Advantages and Drawbacks
Like everything else in this world, my philosophy of nursing has its strengths and weaknesses. In addition, I have unique skills and distinct capabilities, but I also have numerous vulnerabilities and weaknesses. Of course, it is my strength and perseverance that have empowered me to become an advanced nurse practitioner, an expert in my field, and a recognized professional. I believe that self-confidence has always been at the heart of my major accomplishments and achievements. I always knew that I could achieve the best heights. However, I also exercised severe self-discipline. I always knew that I could achieve the most ambitious goals if I disciplined myself and fulfilled all obligations and functions in a professional and ethical manner. At the same time, I gradually evolved to learn more about my weaknesses and vulnerabilities. This has one of the critical aspects of my personal evolution to become an advanced nurse practitioner. For example, I am quite open with other people, including my patients and their caregivers, but the world is so competitive that it does not welcome openness and transparency. As a result, I face misunderstandings, and some people openly criticize me for being particularly honest with them. Nevertheless, I cherish every single moment of my engagement in the nursing profession. I value the contribution made by other practitioners to my career and continuous growth. I am truly blessed to be a part of this unique human profession.
The nursing profession continues to evolve, facing new challenges in the 21st century. However, it is with the help of advanced nurse practitioners that the society in the millennium can successfully overcome the most serious barriers to health. Every nurse is in a position to build self-awareness and create a comprehensive philosophy that will guide his or her actions.
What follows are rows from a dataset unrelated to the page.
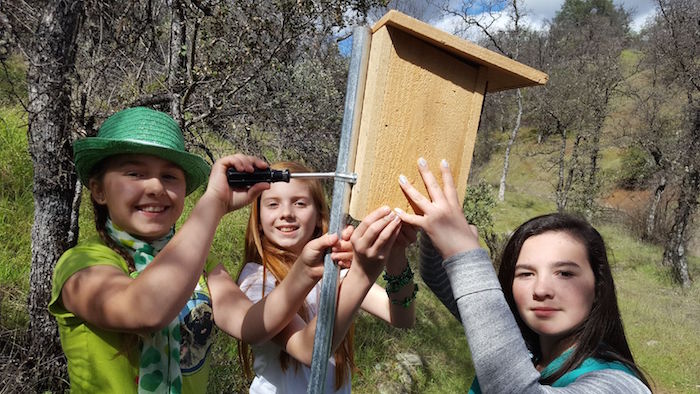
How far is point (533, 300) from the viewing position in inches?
54.2

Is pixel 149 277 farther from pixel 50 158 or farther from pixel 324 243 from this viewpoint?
pixel 50 158

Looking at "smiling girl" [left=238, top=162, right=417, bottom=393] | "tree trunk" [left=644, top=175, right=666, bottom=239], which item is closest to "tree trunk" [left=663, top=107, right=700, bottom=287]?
"tree trunk" [left=644, top=175, right=666, bottom=239]

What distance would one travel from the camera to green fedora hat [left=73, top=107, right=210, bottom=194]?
1443mm

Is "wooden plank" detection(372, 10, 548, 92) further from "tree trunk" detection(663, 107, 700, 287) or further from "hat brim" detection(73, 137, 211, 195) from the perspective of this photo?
"tree trunk" detection(663, 107, 700, 287)

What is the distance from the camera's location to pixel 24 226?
3.79 metres

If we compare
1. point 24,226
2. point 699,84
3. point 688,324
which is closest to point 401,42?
point 24,226

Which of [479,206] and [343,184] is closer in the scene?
A: [343,184]

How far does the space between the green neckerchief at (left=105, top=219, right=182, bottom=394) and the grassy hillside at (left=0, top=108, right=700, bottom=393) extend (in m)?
0.38

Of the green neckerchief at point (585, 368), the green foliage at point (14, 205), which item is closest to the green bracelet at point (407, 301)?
the green neckerchief at point (585, 368)

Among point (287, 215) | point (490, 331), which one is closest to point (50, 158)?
point (287, 215)

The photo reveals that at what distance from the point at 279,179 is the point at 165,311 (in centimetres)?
44

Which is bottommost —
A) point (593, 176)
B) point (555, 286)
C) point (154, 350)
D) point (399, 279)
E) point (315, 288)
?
point (154, 350)

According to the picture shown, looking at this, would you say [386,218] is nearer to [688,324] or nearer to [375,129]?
[375,129]

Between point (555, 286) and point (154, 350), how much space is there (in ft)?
3.93
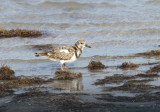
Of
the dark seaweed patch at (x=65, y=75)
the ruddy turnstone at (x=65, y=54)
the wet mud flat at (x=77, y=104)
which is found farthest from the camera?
the ruddy turnstone at (x=65, y=54)

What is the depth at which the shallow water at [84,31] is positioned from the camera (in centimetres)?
1271

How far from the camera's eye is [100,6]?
77.2ft

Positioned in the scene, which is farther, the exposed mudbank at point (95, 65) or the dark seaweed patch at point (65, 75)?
the exposed mudbank at point (95, 65)

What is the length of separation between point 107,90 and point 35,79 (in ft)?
7.76

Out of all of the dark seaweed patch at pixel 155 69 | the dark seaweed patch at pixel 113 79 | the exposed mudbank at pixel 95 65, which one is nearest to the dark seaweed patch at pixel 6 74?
the exposed mudbank at pixel 95 65

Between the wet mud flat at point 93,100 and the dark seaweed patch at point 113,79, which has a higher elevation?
the dark seaweed patch at point 113,79

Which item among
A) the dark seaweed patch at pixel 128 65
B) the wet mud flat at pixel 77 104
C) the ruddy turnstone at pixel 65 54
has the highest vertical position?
the ruddy turnstone at pixel 65 54

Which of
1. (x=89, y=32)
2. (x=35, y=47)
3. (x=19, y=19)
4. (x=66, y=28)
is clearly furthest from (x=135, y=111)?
(x=19, y=19)

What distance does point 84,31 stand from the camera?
1836cm

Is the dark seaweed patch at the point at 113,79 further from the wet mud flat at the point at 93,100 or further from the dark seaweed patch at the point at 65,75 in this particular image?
the dark seaweed patch at the point at 65,75

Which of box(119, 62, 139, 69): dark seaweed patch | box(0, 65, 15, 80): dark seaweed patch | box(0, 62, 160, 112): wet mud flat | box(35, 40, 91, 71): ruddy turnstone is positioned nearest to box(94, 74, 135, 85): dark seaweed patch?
box(0, 62, 160, 112): wet mud flat

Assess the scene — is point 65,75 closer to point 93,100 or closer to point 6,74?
point 6,74

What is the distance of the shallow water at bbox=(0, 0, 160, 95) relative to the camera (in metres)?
12.7

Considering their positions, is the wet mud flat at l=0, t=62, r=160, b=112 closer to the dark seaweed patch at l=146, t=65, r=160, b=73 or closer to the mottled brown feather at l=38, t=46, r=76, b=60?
the dark seaweed patch at l=146, t=65, r=160, b=73
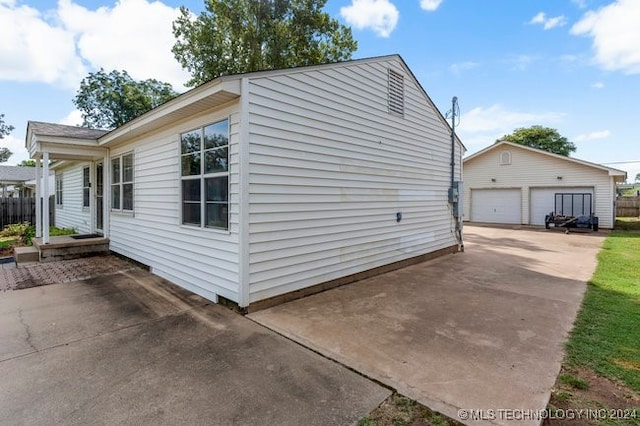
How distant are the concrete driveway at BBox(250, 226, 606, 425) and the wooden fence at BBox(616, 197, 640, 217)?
23783 mm

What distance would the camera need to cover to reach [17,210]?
518 inches

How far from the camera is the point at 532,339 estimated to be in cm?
332

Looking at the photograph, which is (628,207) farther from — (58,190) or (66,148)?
(58,190)

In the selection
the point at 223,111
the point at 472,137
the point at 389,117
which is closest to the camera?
the point at 223,111

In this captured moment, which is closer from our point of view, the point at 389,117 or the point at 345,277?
the point at 345,277

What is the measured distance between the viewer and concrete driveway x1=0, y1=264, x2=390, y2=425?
214 cm

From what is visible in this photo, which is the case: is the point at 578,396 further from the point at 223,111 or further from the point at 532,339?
the point at 223,111

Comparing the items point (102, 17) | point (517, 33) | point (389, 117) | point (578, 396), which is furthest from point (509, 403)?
point (102, 17)

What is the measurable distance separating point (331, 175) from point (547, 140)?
1563 inches


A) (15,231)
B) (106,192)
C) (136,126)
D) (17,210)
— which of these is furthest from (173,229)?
(17,210)

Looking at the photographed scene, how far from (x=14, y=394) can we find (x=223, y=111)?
3.58 m

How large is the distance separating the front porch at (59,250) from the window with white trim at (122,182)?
106 cm

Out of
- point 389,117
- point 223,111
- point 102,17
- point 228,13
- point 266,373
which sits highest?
point 228,13

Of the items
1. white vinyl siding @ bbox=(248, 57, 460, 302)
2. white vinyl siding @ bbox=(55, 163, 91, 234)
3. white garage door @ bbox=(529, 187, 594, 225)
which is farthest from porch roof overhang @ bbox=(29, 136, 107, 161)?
white garage door @ bbox=(529, 187, 594, 225)
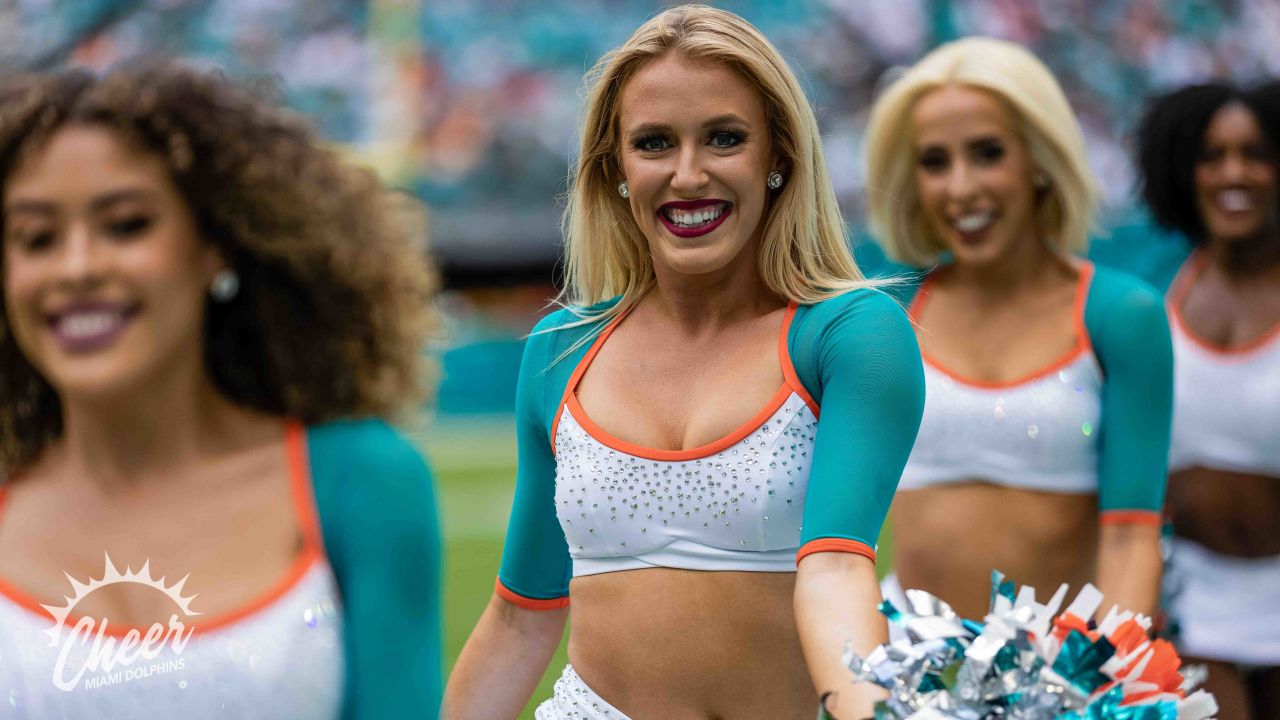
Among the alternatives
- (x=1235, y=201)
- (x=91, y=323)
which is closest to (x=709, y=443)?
(x=91, y=323)

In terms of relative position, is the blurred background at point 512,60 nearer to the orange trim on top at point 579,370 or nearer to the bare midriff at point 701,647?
the orange trim on top at point 579,370

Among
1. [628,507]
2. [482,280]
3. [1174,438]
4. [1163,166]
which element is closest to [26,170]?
[628,507]

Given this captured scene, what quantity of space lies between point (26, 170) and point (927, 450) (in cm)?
247

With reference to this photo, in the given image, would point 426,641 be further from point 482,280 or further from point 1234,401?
point 482,280

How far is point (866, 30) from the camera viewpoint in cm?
1906

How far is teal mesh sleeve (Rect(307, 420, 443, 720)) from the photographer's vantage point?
8.27 feet

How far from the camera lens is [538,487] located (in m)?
3.23

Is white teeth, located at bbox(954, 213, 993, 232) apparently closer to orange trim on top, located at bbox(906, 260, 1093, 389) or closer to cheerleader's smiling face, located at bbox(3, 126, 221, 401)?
orange trim on top, located at bbox(906, 260, 1093, 389)

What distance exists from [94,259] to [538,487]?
3.33 feet

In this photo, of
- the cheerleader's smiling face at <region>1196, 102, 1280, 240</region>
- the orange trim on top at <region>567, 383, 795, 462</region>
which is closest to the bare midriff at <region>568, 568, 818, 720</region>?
the orange trim on top at <region>567, 383, 795, 462</region>

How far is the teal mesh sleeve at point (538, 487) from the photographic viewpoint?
10.4ft

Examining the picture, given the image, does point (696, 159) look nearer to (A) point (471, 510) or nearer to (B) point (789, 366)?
(B) point (789, 366)

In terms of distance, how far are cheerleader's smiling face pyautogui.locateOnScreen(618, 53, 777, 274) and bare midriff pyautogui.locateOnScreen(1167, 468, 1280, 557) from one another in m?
2.44

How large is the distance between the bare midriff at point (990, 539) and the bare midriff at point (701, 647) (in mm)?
1525
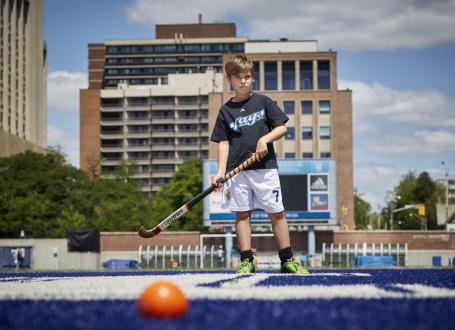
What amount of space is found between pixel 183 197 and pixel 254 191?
223ft

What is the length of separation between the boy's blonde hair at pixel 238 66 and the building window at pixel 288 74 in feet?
232

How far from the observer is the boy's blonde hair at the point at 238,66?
711 cm

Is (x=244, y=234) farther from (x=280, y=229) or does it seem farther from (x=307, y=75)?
(x=307, y=75)

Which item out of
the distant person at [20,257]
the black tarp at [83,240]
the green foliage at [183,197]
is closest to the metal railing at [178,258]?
the black tarp at [83,240]

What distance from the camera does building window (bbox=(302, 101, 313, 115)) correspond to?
76.9 meters

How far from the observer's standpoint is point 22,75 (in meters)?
99.3

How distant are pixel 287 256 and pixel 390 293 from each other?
298cm

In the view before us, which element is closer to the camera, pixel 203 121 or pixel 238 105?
pixel 238 105

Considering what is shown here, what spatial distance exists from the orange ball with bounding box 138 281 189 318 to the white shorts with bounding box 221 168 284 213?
396cm

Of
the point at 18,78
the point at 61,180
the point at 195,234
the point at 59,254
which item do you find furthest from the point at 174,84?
the point at 59,254

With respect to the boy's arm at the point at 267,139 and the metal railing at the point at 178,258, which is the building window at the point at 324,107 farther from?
the boy's arm at the point at 267,139

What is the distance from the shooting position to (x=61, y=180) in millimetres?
74125

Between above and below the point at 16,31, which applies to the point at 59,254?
below

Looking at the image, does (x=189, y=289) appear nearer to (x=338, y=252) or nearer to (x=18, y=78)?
(x=338, y=252)
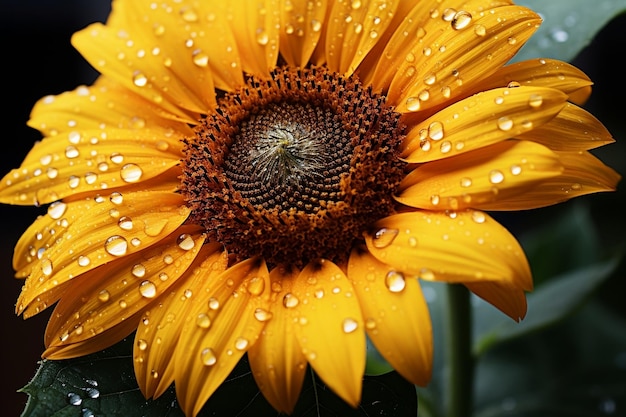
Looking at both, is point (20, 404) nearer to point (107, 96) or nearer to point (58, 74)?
point (107, 96)

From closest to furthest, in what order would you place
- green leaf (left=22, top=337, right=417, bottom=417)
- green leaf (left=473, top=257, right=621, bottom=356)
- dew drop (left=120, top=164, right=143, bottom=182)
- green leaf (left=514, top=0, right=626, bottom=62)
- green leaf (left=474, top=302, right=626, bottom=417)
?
green leaf (left=22, top=337, right=417, bottom=417)
dew drop (left=120, top=164, right=143, bottom=182)
green leaf (left=514, top=0, right=626, bottom=62)
green leaf (left=473, top=257, right=621, bottom=356)
green leaf (left=474, top=302, right=626, bottom=417)

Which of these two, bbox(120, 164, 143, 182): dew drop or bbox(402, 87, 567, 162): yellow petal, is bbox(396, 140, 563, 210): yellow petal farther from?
bbox(120, 164, 143, 182): dew drop

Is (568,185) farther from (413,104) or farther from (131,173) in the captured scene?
(131,173)

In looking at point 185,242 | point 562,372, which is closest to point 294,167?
point 185,242

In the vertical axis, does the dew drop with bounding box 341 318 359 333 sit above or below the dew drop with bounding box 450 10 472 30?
below

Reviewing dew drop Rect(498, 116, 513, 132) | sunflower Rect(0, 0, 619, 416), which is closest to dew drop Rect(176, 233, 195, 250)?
sunflower Rect(0, 0, 619, 416)

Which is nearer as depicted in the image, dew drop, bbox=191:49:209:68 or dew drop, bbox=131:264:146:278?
dew drop, bbox=131:264:146:278

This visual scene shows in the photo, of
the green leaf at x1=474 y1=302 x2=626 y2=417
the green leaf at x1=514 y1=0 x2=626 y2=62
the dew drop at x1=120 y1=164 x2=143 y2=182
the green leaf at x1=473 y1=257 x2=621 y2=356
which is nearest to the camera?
the dew drop at x1=120 y1=164 x2=143 y2=182
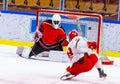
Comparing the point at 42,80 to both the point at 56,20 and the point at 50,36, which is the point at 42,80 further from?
the point at 50,36

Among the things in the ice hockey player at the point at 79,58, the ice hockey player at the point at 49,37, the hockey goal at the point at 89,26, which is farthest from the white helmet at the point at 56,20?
the ice hockey player at the point at 79,58

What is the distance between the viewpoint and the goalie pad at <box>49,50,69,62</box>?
18.0 feet

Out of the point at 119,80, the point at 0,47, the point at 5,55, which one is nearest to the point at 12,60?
the point at 5,55

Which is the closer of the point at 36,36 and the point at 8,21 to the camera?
the point at 36,36

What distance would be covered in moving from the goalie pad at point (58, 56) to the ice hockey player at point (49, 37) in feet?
0.47

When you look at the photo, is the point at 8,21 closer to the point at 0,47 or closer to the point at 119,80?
the point at 0,47

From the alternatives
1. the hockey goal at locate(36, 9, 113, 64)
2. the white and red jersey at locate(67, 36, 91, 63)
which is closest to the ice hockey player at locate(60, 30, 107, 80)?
the white and red jersey at locate(67, 36, 91, 63)

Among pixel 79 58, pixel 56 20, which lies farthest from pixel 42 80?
pixel 56 20

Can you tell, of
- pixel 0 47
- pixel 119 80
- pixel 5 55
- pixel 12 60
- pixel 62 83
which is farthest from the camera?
pixel 0 47

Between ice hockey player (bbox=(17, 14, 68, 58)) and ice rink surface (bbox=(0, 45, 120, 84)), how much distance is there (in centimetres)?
21

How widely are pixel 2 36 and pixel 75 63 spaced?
2875 mm

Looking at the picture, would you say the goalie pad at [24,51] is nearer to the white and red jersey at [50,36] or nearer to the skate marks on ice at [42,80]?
the white and red jersey at [50,36]

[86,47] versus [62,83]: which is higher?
[86,47]

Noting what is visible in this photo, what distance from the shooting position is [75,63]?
4285 millimetres
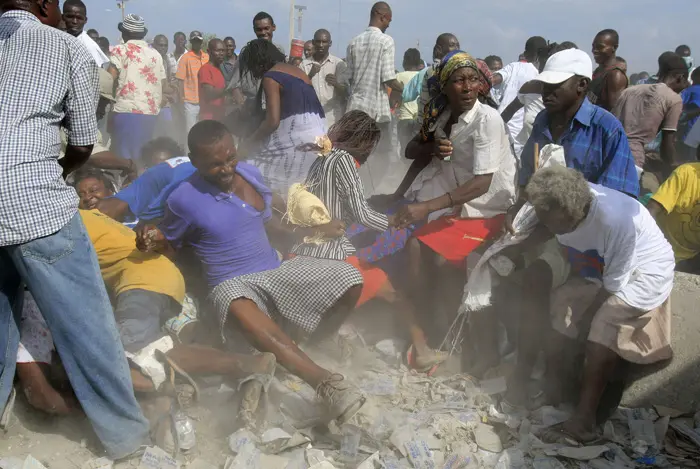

In fact, it is self-awareness that often becomes the starting point of one's evolution to become a competent nurse practitioner. Because nurses work with diverse patients, they should first understand the values and principles that guide their own decisions and practices. This paper was designed to revisit the key components of my nursing philosophy and its contribution to my professional and career growth. My philosophy brings together the four metaparadigms and takes the most valuable insights from other nursing philosophies. I am sure, this philosophic analysis can help me better understand my purpose, mission, and goals. It can also inform my decisions and practices as I seek to serve the health and wellness needs of my patients.